Directed by Foster, The Beaver is a worthwhile exploration of an important subject matter, made more real by Gibson's well publicized battles with alcoholism, manic-depression and public self-destruction. Despite some unnecessary narration that attempts to inject a trace of misplaced humour, for the most part the Kyle Killen script makes interesting choices. Walter's depression is presented as an incapacitating disease, and the hand puppet as an alternative form of communication that helps to separate Walter from himself, allowing him to confront many of his demons. The parallel story of Porter doing his best to escape his father, struggling with his own creeping black clouds and discovering that even popular kids like Norah have a lot to hide, adds a creditable multi-generational dimension to the drama.

While the first two thirds of the film are assured, the final act starts to unravel. Meredith is too demanding, the beaver is too controlling, Porter's world disintegrates and Norah's issues as a rebel with a sad past hiding in cheerleader clothing are just too convenient. Then Walter and the beaver engage in a battle of wills that barely avoids unintentional comic status, only to be followed by violent plot developments out of the schlocky horror drawer.
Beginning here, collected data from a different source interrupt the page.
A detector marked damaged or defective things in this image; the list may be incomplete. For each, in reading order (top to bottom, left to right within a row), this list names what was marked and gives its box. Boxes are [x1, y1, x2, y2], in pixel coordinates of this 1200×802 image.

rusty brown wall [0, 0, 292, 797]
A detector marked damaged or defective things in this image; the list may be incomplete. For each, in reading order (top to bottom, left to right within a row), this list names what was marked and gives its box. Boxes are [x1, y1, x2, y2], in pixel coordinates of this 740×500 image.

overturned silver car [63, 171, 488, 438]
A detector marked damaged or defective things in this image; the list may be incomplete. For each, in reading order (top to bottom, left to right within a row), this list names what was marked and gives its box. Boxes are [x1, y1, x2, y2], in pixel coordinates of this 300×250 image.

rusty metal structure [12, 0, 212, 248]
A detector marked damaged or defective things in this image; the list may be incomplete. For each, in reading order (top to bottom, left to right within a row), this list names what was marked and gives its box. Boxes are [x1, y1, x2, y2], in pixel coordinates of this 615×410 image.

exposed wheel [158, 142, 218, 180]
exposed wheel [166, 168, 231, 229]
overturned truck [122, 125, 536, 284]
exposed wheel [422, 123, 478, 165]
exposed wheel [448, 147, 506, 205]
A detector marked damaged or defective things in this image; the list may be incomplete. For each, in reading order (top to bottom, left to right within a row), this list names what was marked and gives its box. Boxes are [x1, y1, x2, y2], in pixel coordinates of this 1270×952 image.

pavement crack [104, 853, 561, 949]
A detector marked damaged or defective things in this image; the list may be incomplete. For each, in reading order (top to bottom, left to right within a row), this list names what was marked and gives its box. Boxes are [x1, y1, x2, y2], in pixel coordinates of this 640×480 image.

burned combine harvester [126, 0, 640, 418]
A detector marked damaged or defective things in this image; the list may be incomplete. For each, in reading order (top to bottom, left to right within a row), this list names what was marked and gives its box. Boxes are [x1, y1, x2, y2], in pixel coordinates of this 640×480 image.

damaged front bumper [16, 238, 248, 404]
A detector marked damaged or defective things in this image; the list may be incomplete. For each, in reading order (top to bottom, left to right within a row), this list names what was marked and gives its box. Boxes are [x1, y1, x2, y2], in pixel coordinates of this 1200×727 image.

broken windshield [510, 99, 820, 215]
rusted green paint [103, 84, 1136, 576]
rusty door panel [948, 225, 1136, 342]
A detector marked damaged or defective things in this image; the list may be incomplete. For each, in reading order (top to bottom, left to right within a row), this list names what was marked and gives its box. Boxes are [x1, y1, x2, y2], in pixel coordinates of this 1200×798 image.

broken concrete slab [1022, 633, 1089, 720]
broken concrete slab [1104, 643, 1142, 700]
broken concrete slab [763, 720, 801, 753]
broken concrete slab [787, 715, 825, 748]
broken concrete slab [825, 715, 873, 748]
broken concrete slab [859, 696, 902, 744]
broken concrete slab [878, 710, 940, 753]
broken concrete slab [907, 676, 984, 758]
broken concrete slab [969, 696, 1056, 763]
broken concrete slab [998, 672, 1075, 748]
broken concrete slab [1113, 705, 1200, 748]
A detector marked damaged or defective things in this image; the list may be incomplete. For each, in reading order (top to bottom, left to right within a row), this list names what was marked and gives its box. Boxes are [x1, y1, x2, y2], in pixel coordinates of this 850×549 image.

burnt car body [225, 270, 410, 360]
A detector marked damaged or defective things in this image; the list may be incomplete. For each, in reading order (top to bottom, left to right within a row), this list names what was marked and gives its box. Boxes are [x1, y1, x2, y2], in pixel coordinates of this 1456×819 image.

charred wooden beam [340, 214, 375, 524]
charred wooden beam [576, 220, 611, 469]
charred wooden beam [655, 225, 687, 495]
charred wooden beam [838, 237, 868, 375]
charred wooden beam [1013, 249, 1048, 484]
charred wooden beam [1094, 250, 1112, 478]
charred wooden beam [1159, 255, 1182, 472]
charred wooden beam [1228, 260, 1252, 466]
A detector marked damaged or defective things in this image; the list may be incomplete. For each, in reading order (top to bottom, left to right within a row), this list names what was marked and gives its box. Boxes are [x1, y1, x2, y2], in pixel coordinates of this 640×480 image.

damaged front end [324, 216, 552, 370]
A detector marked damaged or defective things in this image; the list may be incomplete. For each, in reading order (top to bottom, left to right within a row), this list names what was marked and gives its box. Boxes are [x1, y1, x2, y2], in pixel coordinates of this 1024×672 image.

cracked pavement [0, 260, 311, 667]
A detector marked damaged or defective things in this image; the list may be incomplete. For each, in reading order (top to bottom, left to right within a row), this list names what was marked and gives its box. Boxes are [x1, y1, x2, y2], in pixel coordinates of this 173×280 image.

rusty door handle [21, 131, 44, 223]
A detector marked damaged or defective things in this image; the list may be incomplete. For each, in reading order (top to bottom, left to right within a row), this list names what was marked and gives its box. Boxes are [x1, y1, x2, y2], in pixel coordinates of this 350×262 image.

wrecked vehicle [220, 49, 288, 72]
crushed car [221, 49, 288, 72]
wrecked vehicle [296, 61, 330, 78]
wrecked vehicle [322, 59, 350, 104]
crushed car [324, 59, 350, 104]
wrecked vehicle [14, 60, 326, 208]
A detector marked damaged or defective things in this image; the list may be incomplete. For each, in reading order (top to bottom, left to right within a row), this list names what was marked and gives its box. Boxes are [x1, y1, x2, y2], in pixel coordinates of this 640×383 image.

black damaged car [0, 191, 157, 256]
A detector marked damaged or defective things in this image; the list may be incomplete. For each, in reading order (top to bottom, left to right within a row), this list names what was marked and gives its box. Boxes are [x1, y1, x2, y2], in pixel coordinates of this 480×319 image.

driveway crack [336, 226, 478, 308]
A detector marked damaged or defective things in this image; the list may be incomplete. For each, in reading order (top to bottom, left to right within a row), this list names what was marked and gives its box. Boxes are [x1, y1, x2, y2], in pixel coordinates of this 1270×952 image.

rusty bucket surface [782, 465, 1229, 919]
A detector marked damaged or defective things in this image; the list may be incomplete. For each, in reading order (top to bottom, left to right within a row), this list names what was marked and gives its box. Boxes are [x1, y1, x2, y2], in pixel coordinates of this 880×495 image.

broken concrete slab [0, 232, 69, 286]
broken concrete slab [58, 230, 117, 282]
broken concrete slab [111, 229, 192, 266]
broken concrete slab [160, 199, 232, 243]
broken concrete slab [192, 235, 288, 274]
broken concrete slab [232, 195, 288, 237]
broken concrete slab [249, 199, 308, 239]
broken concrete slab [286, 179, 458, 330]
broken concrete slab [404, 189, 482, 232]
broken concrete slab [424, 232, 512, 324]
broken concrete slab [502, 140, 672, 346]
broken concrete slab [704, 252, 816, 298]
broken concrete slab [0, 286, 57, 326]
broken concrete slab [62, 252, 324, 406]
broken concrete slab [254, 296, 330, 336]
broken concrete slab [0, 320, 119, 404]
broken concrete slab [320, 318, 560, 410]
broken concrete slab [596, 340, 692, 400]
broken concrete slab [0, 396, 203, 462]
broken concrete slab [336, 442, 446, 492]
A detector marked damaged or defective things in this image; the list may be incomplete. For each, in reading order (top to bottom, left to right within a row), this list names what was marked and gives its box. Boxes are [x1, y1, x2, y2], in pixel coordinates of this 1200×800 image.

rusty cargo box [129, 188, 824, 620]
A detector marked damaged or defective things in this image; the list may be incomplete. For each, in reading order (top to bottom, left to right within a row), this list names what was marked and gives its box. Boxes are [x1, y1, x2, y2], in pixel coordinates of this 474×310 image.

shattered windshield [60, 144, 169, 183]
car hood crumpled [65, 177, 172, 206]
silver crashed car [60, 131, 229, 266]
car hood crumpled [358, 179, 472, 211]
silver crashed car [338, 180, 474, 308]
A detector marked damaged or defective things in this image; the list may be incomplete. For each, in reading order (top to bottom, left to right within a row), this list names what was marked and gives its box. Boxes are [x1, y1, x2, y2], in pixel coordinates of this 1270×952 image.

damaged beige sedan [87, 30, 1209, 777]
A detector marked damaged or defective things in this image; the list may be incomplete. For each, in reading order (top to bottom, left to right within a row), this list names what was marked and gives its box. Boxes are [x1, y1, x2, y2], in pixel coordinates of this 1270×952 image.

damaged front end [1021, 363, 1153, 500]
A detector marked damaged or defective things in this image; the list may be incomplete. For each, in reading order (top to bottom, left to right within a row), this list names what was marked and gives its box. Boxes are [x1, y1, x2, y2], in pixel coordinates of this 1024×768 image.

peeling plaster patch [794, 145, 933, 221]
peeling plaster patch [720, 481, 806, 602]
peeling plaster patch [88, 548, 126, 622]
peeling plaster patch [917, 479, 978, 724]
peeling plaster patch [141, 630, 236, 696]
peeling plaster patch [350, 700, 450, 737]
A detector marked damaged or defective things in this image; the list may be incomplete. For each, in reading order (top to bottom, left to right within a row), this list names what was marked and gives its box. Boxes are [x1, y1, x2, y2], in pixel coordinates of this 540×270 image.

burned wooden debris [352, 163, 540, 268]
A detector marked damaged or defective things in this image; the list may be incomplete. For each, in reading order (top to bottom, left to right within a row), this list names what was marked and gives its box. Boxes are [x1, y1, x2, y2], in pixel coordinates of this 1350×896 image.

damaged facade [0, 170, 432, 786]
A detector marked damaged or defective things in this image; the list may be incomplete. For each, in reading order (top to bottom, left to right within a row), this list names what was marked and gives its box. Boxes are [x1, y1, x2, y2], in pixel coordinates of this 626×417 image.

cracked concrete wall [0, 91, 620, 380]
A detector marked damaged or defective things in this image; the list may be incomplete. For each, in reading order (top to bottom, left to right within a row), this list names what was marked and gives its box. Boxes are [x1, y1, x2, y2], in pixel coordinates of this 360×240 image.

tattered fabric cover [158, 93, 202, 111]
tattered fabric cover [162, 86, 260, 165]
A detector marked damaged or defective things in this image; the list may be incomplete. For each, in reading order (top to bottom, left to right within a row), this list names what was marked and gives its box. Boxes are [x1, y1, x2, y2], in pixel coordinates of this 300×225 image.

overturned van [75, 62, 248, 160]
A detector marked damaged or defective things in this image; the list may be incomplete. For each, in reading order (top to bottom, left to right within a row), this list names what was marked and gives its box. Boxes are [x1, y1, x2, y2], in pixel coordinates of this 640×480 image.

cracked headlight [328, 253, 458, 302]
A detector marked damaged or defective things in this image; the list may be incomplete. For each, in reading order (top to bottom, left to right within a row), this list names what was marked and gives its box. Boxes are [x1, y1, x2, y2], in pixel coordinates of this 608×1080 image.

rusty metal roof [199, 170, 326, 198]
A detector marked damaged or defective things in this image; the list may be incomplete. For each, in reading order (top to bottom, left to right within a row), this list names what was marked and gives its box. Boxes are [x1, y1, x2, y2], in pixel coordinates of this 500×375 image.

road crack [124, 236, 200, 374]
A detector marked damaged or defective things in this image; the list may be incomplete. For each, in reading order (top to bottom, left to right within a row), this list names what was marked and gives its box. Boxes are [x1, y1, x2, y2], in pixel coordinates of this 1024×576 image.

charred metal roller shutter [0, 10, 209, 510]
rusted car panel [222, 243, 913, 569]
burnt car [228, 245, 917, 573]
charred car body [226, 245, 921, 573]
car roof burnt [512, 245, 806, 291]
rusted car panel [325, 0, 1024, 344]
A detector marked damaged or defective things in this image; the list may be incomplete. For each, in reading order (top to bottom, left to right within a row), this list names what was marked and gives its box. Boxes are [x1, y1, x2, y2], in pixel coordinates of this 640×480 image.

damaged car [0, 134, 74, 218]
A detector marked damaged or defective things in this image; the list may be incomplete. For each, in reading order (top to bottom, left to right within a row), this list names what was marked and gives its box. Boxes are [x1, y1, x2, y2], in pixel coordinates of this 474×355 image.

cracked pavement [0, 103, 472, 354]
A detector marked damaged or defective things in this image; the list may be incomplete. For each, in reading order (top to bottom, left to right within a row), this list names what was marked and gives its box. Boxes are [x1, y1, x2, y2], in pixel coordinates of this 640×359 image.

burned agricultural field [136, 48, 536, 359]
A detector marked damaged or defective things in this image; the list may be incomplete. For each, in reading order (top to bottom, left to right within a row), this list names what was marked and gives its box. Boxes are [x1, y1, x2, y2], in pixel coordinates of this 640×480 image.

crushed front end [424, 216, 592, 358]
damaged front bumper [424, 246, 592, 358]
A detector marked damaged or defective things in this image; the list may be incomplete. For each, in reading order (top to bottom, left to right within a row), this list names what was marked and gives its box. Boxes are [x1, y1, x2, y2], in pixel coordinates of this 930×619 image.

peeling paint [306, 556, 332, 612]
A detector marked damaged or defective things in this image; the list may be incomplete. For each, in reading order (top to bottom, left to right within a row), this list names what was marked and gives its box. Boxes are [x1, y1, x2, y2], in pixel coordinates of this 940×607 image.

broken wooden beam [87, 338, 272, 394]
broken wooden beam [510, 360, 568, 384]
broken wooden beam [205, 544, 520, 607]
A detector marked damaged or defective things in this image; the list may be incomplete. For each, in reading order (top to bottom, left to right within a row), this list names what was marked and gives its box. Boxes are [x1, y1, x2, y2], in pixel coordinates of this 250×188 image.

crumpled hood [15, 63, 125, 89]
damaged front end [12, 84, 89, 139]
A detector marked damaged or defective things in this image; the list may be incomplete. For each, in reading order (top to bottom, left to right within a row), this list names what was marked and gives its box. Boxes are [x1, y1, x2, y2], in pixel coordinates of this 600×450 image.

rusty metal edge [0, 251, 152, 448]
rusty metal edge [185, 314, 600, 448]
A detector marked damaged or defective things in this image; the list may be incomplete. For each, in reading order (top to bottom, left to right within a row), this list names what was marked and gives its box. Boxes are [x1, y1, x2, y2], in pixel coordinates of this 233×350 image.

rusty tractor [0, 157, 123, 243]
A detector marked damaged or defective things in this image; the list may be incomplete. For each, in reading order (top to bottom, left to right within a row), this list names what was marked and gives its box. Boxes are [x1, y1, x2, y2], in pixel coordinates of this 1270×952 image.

The film never recovers and defaults to a yawn of an ending.

But despite the film's loss of direction, the performances are consistently good. Mel Gibson dominates as Walter and is exceptional in bringing to life a hand puppet with a unique personality of its own. Foster is believable as a wife struggling to hold herself and her family together in the face of a husband's dissolution, while Anton Yelchin is suitably dour as Porter, wanting any fate other than like father, like son. Jennifer Lawrence, one year before her 2012 breakout in The Hunger Games and Silver Linings Playbook, gives Norah plenty of depth and personality beyond the standard troubled potential girlfriend role.

A case of an intriguing idea provided with decent execution, The Beaver has a lot of good things to say but not the legs to necessarily walk all the talk.